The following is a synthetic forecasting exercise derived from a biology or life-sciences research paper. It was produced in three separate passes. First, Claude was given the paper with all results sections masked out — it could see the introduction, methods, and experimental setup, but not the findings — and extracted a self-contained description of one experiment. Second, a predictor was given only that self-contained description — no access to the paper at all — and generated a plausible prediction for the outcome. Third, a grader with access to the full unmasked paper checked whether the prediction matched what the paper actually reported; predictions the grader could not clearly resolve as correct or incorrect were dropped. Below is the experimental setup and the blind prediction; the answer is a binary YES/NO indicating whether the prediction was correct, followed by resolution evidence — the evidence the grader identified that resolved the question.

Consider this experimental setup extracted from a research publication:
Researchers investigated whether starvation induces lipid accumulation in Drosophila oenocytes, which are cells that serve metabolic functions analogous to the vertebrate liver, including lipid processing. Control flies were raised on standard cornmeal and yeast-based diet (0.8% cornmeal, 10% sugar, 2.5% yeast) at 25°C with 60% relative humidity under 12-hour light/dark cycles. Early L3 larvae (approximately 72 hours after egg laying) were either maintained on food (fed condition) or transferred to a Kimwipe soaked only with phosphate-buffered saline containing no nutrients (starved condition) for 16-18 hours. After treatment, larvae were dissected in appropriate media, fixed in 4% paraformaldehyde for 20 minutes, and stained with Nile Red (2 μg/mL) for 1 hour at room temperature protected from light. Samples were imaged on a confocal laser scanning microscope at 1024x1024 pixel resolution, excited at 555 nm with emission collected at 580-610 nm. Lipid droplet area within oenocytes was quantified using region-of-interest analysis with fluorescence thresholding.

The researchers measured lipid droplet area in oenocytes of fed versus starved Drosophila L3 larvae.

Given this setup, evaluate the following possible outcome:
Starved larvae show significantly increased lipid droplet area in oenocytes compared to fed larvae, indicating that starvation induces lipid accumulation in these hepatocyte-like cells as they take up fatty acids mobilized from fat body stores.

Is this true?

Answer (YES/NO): YES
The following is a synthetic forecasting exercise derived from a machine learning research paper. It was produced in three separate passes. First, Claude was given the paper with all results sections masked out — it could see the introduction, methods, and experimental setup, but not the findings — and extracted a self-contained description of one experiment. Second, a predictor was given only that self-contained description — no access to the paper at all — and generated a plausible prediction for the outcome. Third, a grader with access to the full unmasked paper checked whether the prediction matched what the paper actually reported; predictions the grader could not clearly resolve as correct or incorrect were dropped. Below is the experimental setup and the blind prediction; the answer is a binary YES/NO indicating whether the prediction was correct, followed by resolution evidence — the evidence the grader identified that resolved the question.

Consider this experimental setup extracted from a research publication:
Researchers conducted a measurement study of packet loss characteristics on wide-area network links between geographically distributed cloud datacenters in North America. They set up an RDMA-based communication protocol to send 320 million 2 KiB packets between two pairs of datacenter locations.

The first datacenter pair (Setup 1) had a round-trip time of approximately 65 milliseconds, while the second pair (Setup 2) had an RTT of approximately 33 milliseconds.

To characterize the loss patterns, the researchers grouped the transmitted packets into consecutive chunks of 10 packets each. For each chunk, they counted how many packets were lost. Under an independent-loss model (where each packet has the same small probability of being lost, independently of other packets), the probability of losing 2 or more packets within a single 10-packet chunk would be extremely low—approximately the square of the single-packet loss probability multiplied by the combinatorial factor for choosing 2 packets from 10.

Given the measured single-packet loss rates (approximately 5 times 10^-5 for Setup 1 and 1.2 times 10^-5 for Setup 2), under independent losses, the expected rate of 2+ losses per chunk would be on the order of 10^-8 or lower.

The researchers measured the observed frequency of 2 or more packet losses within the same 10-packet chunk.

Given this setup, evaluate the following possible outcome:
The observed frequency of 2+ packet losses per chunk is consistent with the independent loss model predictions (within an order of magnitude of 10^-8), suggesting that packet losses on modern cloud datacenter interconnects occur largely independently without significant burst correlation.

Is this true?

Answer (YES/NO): NO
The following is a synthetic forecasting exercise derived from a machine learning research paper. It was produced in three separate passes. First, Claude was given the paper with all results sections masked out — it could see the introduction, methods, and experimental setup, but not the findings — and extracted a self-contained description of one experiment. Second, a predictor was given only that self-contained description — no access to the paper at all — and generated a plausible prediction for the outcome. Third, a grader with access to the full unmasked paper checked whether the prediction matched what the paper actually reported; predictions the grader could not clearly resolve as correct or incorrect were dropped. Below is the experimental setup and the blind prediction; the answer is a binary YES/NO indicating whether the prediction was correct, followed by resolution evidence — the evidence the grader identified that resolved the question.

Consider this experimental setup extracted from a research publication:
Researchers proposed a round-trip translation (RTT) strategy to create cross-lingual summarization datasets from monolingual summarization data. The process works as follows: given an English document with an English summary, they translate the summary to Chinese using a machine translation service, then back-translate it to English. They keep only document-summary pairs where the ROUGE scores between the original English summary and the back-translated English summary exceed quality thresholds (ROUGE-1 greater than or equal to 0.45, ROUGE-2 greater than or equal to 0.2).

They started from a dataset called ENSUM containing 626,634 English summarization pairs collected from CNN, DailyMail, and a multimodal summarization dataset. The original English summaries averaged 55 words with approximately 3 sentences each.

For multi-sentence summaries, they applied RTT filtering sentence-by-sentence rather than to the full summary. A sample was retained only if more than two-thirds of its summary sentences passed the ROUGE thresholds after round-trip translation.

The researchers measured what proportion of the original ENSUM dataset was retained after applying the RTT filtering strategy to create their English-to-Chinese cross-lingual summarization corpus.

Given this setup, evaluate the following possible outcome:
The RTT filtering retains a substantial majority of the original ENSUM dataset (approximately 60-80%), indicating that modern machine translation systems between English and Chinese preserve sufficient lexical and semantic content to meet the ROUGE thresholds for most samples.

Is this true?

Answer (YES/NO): NO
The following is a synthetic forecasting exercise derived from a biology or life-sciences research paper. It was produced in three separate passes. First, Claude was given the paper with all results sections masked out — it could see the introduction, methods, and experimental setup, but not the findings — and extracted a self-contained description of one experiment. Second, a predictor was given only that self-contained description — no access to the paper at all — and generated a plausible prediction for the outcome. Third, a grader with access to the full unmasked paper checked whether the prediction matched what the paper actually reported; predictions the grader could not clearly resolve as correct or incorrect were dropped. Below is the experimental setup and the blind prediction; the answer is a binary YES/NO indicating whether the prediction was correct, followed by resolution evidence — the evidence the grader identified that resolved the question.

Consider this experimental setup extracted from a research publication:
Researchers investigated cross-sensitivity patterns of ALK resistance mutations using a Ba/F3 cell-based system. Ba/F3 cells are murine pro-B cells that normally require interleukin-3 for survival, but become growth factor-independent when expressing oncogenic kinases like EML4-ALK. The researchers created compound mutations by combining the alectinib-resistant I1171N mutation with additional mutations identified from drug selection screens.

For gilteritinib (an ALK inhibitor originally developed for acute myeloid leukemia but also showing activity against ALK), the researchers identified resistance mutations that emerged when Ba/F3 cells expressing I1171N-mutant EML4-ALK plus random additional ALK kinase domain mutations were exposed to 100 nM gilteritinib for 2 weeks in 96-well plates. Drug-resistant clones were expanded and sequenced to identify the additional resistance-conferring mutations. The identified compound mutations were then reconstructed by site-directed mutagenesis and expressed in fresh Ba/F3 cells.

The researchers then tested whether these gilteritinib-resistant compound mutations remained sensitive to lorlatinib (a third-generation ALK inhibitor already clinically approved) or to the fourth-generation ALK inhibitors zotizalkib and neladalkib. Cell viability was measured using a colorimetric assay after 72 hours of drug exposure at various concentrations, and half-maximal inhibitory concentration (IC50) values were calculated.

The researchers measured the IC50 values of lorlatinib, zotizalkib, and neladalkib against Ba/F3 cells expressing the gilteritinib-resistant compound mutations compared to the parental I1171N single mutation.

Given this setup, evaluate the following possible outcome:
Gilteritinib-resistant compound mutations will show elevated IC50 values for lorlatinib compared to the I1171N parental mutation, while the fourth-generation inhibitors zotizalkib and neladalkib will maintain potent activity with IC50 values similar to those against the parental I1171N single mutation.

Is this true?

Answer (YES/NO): NO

◇ ◇ ◇ ◇ ◇ ◇ ◇

Exercise goal - Report every line containing the word "activity" from the listing above.

Problem solution -
For gilteritinib (an ALK inhibitor originally developed for acute myeloid leukemia but also showing activity against ALK), the researchers identified resistance mutations that emerged when Ba/F3 cells expressing I1171N-mutant EML4-ALK plus random additional ALK kinase domain mutations were exposed to 100 nM gilteritinib for 2 weeks in 96-well plates. Drug-resistant clones were expanded and sequenced to identify the additional resistance-conferring mutations. The identified compound mutations were then reconstructed by site-directed mutagenesis and expressed in fresh Ba/F3 cells.
Gilteritinib-resistant compound mutations will show elevated IC50 values for lorlatinib compared to the I1171N parental mutation, while the fourth-generation inhibitors zotizalkib and neladalkib will maintain potent activity with IC50 values similar to those against the parental I1171N single mutation.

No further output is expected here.